• **Task instructions**
Copy the stretch of rows from the start through the row containing "dos cursos para adaptarse", substituting "Estacionamiento" for every "Aparcamiento" and leaving everything else unchanged. Omit the pictures from the output.

• **Input data**
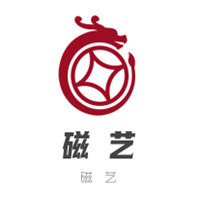磁藝電子玩具加盟
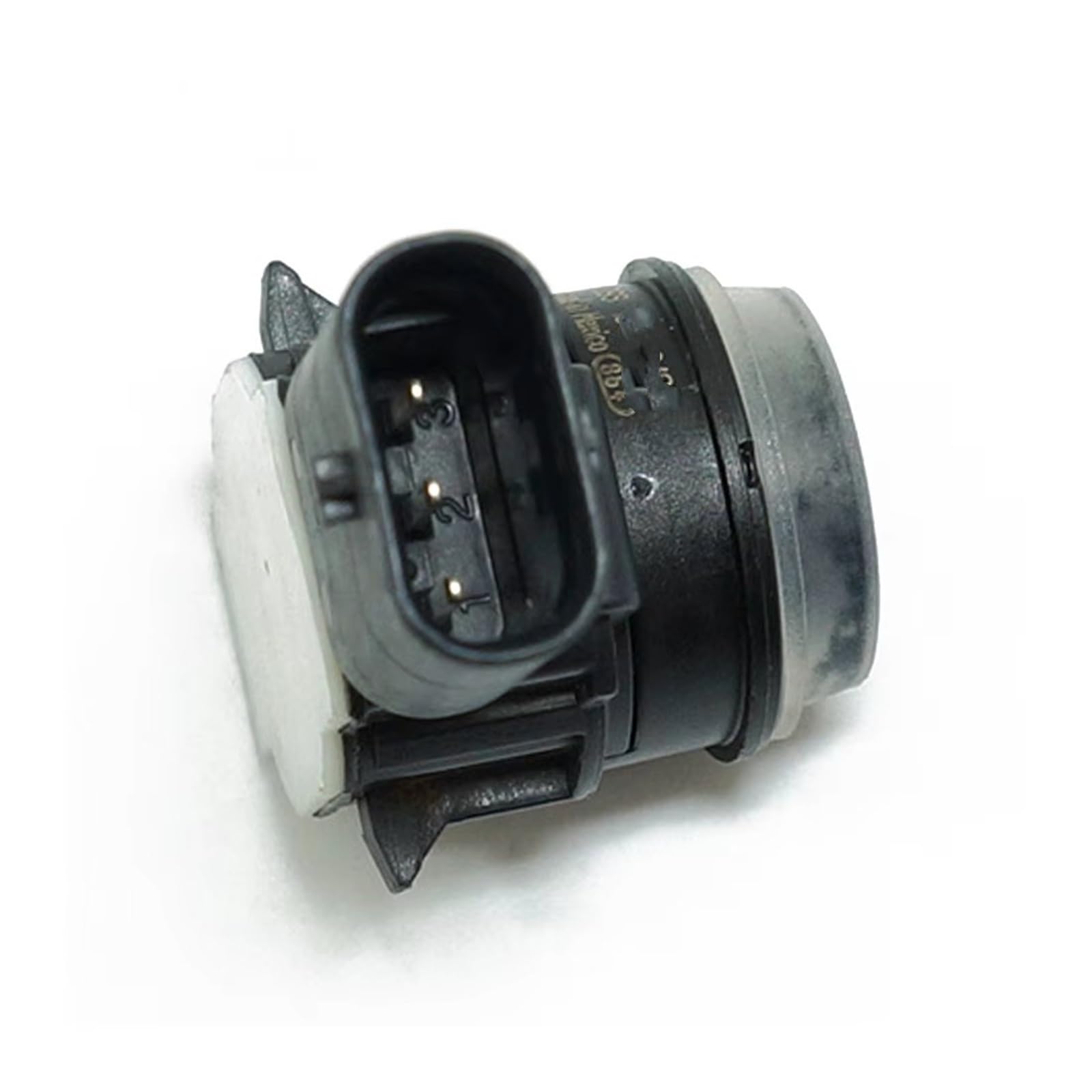 Sensor de Marcha atrás para Fiat 500L PDC Detector de Asistencia Control de Distancia Sensor de Aparcamiento 0053133329 0263023831 53133329 Sensor Aparcamiento Coche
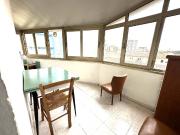 Attico / Mansarda in vendita a Follonica GR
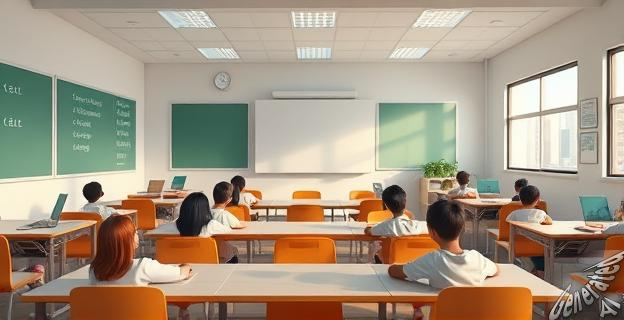 dos cursos para adaptarse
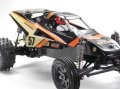 alt="Tamiya 47471 - 1/10 The Grasshopper II Black Edition" title="Tamiya 47471 - 1/10 The Grasshopper II Black Edition"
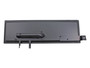 Heat N Glo GRAND-I35 Burner Assembly (SRV2205-007-BK)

• **Answer space**
磁藝電子玩具加盟
 Sensor de Marcha atrás para Fiat 500L PDC Detector de Asistencia Control de Distancia Sensor de Estacionamiento 0053133329 0263023831 53133329 Sensor Estacionamiento Coche
 Attico / Mansarda in vendita a Follonica GR
 dos cursos para adaptarse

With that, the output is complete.